Also, are all your other financial needs, like taxes and bill paying, resolved completely and current? No need to respond, but if you are not current on these, put aside the side business idea until your life is in control.

How about journaling all your "grand ideas" and noting when and where the sales opportunities are until you can do some more investigation. This fall, if you have time, you can investigate and talk to people in the business or running craft booths for ideas.

Ultralight
9-16-15, 2:28pm
I find that having too many ideas blanks me out and I don't really run with any of them.

It is hard though, because so many ideas are enticing!

Zoe Girl
9-17-15, 8:31am
thanks all, i am going to put off for awhile. i have a retreat starting tomorrow so much of my energy is going to getting ready for it (i am a big supporter person in writing the menu and buying groceries) and also just doing my regular job. Last year i was doing great for a long time, really it started to fall apart all around summer camp.

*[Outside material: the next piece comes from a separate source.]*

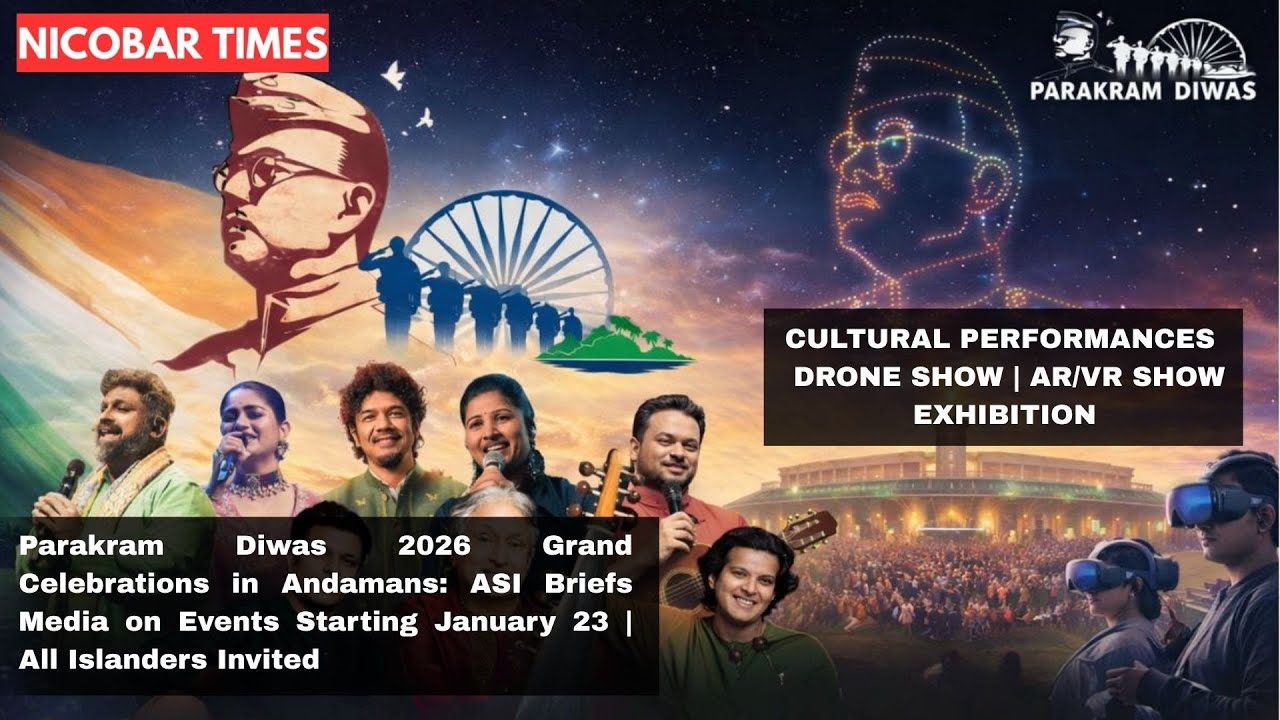 Parakram Diwas 2026 Grand Celebrations in Andamans: ASI Briefs Media on Events Starting January 23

So i know i can do it and i think that my supervisors are not interested in keeping me stuck in that low performer category based on my previous years.

home finances are improving, paperwork pretty much caught up, there may be some things still not perfect like i need a good budget but nothing huge.

So mostly i just have a dozen hand crocheted dragon puppets sitting in my closet and i would really like to get them out there this year. potholders and little things can be gifts, just the dragon puppets.